-- Begin THE INPUT --

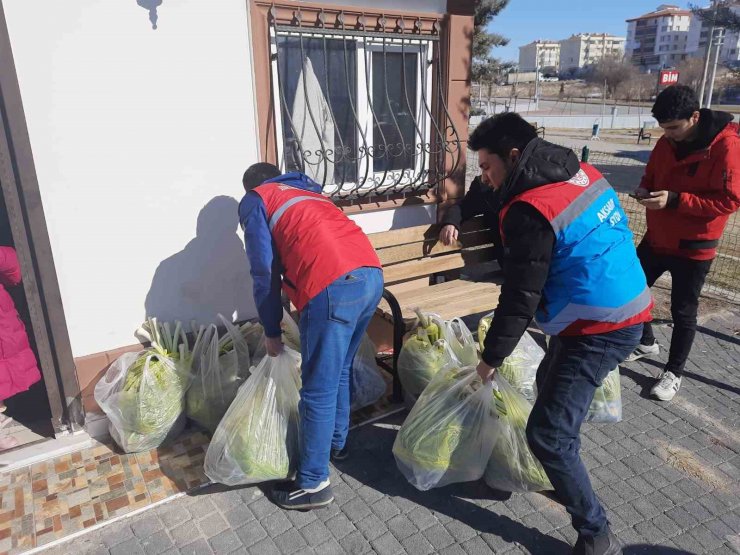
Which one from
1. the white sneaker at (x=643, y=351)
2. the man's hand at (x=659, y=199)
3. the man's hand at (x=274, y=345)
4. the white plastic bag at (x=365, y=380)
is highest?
the man's hand at (x=659, y=199)

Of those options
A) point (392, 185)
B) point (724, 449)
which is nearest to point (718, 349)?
point (724, 449)

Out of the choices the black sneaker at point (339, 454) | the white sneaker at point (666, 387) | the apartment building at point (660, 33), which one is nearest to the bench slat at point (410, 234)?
the black sneaker at point (339, 454)

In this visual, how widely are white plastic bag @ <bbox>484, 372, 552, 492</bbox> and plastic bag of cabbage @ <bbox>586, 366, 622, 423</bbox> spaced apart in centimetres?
74

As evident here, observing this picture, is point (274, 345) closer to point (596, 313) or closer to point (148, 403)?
point (148, 403)

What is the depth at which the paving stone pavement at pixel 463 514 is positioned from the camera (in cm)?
241

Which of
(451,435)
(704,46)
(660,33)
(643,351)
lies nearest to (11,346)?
(451,435)

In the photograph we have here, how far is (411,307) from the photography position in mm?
3482

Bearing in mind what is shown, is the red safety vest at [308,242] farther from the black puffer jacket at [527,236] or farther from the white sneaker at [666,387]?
the white sneaker at [666,387]

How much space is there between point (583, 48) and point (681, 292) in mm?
128872

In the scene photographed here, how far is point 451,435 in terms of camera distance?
2555 mm

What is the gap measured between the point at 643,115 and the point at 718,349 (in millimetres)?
41615

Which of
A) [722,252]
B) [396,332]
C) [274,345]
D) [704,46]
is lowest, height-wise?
[722,252]

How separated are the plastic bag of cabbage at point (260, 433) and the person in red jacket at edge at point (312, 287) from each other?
82mm

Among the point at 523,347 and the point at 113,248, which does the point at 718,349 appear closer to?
the point at 523,347
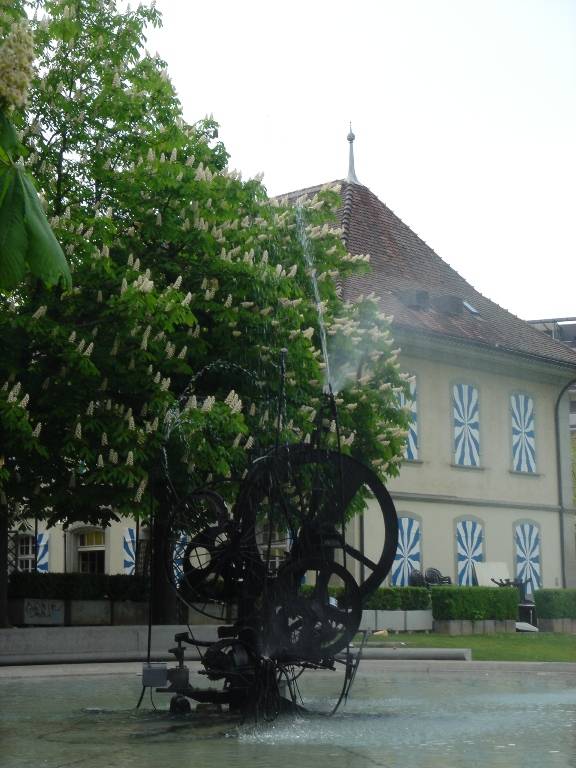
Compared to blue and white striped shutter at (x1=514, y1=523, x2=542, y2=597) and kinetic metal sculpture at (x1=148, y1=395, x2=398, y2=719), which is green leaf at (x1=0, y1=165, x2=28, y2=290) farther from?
blue and white striped shutter at (x1=514, y1=523, x2=542, y2=597)

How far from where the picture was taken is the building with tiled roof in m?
35.8

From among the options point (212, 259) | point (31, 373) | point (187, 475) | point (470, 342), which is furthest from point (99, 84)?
point (470, 342)

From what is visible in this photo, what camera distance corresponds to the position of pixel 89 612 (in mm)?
24156

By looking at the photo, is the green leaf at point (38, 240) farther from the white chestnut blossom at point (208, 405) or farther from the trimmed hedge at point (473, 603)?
the trimmed hedge at point (473, 603)

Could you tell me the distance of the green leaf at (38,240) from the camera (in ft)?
14.7

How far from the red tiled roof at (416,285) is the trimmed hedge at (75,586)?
40.3ft

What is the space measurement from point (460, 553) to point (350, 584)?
25.7 metres

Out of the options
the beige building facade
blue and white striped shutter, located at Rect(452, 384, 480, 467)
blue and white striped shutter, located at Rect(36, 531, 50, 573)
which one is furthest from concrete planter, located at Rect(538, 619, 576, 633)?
blue and white striped shutter, located at Rect(36, 531, 50, 573)

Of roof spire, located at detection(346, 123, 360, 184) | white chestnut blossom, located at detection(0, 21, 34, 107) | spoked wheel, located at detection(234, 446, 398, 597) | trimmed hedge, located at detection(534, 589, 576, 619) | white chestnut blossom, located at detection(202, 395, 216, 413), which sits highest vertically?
roof spire, located at detection(346, 123, 360, 184)

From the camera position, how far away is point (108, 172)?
21.4 m

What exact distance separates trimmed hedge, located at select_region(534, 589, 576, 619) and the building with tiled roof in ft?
11.9

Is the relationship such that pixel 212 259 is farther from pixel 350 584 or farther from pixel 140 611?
pixel 350 584

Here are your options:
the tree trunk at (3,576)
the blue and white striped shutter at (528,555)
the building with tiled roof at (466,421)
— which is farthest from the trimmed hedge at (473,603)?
the tree trunk at (3,576)

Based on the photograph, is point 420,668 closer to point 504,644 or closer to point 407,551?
point 504,644
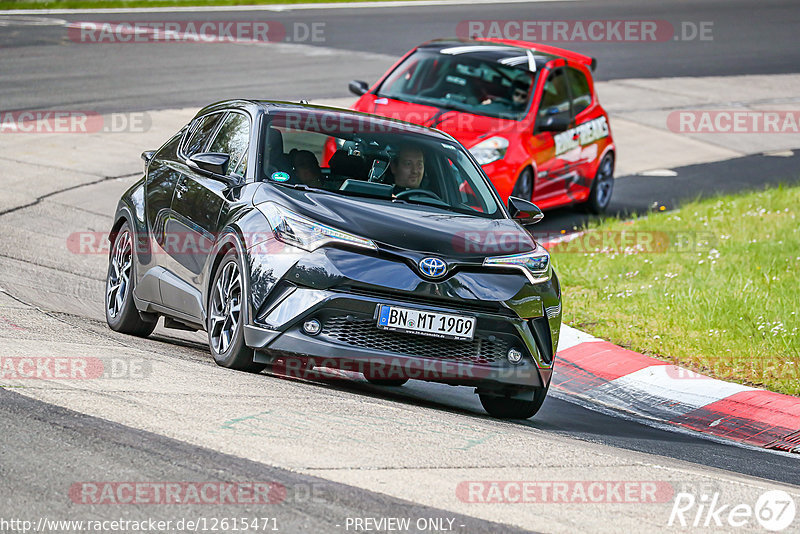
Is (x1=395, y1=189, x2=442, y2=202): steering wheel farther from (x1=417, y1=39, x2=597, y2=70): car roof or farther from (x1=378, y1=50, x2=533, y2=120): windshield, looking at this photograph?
(x1=417, y1=39, x2=597, y2=70): car roof

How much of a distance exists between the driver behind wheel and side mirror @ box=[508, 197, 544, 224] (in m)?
0.66

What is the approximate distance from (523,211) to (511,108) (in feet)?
19.7

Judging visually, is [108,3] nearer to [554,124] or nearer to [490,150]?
[554,124]

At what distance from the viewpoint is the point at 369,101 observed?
14.4 m

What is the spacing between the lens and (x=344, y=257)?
687 centimetres

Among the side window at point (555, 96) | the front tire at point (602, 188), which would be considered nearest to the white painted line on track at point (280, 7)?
the front tire at point (602, 188)

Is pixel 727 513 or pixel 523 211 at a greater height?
pixel 523 211

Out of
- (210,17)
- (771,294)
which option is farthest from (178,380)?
(210,17)

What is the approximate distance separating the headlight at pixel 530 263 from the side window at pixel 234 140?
1.75 meters

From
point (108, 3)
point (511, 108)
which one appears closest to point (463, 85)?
point (511, 108)

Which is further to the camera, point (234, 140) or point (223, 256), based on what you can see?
point (234, 140)

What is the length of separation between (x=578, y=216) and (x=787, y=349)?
641 cm

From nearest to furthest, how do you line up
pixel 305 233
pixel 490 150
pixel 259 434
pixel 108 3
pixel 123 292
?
pixel 259 434 → pixel 305 233 → pixel 123 292 → pixel 490 150 → pixel 108 3

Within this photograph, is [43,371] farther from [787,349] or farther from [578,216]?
[578,216]
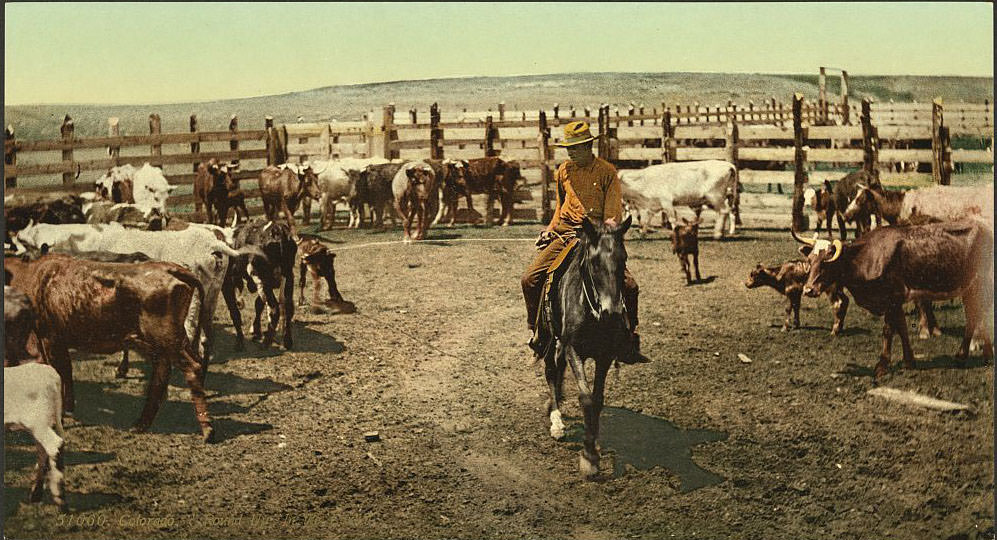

-- End THE INPUT --

**AIM**
Rewrite all of the rows above, changing every "nearest" to "closest" and keeping everything else unchanged. Omit the pictures from your answer.

**COMPLETE OUTPUT**
Which one from
1. the white sneaker at (x=643, y=351)
2. the man's hand at (x=659, y=199)
3. the man's hand at (x=274, y=345)
4. the white plastic bag at (x=365, y=380)
is highest?
the man's hand at (x=659, y=199)

Of those options
A) point (392, 185)
B) point (724, 449)
which is closest to point (718, 349)?
point (724, 449)

Out of the choices the black sneaker at point (339, 454) | the white sneaker at point (666, 387) | the apartment building at point (660, 33), which one is closest to the bench slat at point (410, 234)?
the black sneaker at point (339, 454)

In this visual, how widely are white plastic bag @ <bbox>484, 372, 552, 492</bbox> and plastic bag of cabbage @ <bbox>586, 366, 622, 423</bbox> spaced apart in centimetres?
74

As evident here, observing this picture, is point (274, 345) closer to point (596, 313) or closer to point (148, 403)?
point (148, 403)

What is the depth at which the paving stone pavement at pixel 463 514 is positioned from the camera (in cm)?
241

Which of
(451,435)
(704,46)
(660,33)
(643,351)
lies closest to (11,346)?
(451,435)

In the photograph we have here, how far is (411,307) from the photography position in mm?
3482

Bearing in mind what is shown, is the red safety vest at [308,242] farther from the black puffer jacket at [527,236] or farther from the white sneaker at [666,387]?
the white sneaker at [666,387]

How much space is there between point (583, 48) and point (681, 292) in mm?
128872

In the scene photographed here, how far is point 451,435 in terms of camera distance?
2555 mm

What is the gap measured between the point at 643,115 and the point at 718,349 (in millimetres)?
41615

Which of
A) [722,252]
B) [396,332]
C) [274,345]
D) [704,46]
is lowest, height-wise?
[722,252]

How separated are the plastic bag of cabbage at point (260, 433) and the person in red jacket at edge at point (312, 287) from each other?
82mm

Among the point at 523,347 and the point at 113,248, which does the point at 718,349 appear closer to?
the point at 523,347
Compared to blue and white striped shutter at (x1=514, y1=523, x2=542, y2=597) and kinetic metal sculpture at (x1=148, y1=395, x2=398, y2=719), which is green leaf at (x1=0, y1=165, x2=28, y2=290) farther from?
blue and white striped shutter at (x1=514, y1=523, x2=542, y2=597)

How far from where the picture was taken is the building with tiled roof in m?
35.8

From among the options point (212, 259) | point (31, 373) | point (187, 475) | point (470, 342), which is furthest from point (99, 84)?
point (470, 342)

From what is visible in this photo, what camera distance corresponds to the position of pixel 89 612 (in mm)?
24156

By looking at the photo, is the green leaf at point (38, 240) farther from the white chestnut blossom at point (208, 405) or farther from the trimmed hedge at point (473, 603)?
the trimmed hedge at point (473, 603)

Could you tell me the distance of the green leaf at (38,240) from the camera (in ft)?
14.7

How far from the red tiled roof at (416,285) is the trimmed hedge at (75,586)?
40.3ft

What is the space measurement from point (460, 553) to point (350, 584)?
25.7 metres

Out of the options
the beige building facade
blue and white striped shutter, located at Rect(452, 384, 480, 467)
blue and white striped shutter, located at Rect(36, 531, 50, 573)
which one is furthest from concrete planter, located at Rect(538, 619, 576, 633)?
blue and white striped shutter, located at Rect(36, 531, 50, 573)

Of roof spire, located at detection(346, 123, 360, 184) | white chestnut blossom, located at detection(0, 21, 34, 107) | spoked wheel, located at detection(234, 446, 398, 597) | trimmed hedge, located at detection(534, 589, 576, 619) | white chestnut blossom, located at detection(202, 395, 216, 413), which sits highest vertically?
roof spire, located at detection(346, 123, 360, 184)

From the camera position, how far away is point (108, 172)?
21.4 m

What exact distance separates trimmed hedge, located at select_region(534, 589, 576, 619) and the building with tiled roof in ft?
11.9

Is the relationship such that pixel 212 259 is farther from pixel 350 584 or farther from pixel 140 611?
pixel 350 584

Here are your options:
the tree trunk at (3,576)
the blue and white striped shutter at (528,555)
the building with tiled roof at (466,421)
— which is farthest from the trimmed hedge at (473,603)?
the tree trunk at (3,576)

Based on the photograph, is point 420,668 closer to point 504,644 or closer to point 407,551?
point 504,644
Is (x1=395, y1=189, x2=442, y2=202): steering wheel farther from (x1=417, y1=39, x2=597, y2=70): car roof or farther from (x1=378, y1=50, x2=533, y2=120): windshield, looking at this photograph?
(x1=417, y1=39, x2=597, y2=70): car roof

How much of a distance exists between the driver behind wheel and side mirror @ box=[508, 197, 544, 224] (in m)?
0.66

What is the approximate distance from (523,211) to (511,108) (in feet)?
19.7

Judging visually, is [108,3] nearer to [554,124] or nearer to [490,150]?
[554,124]

At what distance from the viewpoint is the point at 369,101 observed?
14.4 m

What is the spacing between the lens and (x=344, y=257)?
687 centimetres

Among the side window at point (555, 96) | the front tire at point (602, 188), which would be considered closest to the white painted line on track at point (280, 7)?
the front tire at point (602, 188)

Is pixel 727 513 or pixel 523 211 at a greater height?
pixel 523 211

Out of
- (210,17)
- (771,294)
which option is farthest from (178,380)?
(210,17)

What is the approximate distance separating the headlight at pixel 530 263 from the side window at pixel 234 140?
1.75 meters

From
point (108, 3)
point (511, 108)
which one appears closest to point (463, 85)?
point (511, 108)

Which is further to the camera, point (234, 140) or point (223, 256), based on what you can see?
point (234, 140)

What is the length of separation between (x=578, y=216) and (x=787, y=349)?
641 cm

From closest to furthest, how do you line up
pixel 305 233
pixel 490 150
pixel 259 434
pixel 108 3
pixel 123 292
?
pixel 259 434 → pixel 305 233 → pixel 123 292 → pixel 490 150 → pixel 108 3

Within this photograph, is [43,371] farther from [787,349] or farther from [578,216]?
[578,216]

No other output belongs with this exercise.